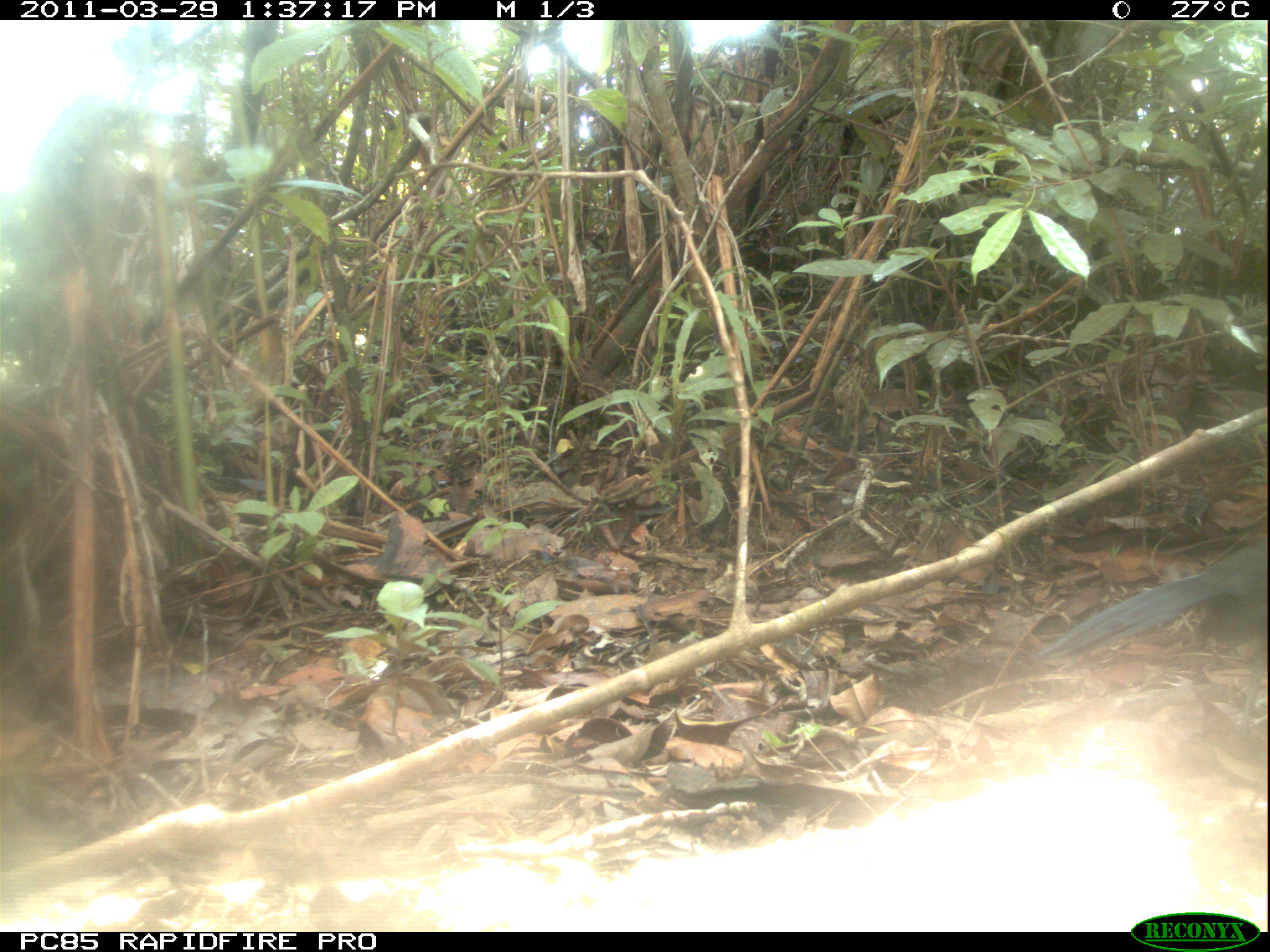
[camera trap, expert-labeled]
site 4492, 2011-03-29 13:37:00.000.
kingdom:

-=-=-=-=-

» **What is expected**: Every line above should be retyped exactly; the pictures do not belong in the copy.

» **Exercise result**:
[camera trap, expert-labeled]
site 4492, 2011-03-29 13:37:00.000.
kingdom:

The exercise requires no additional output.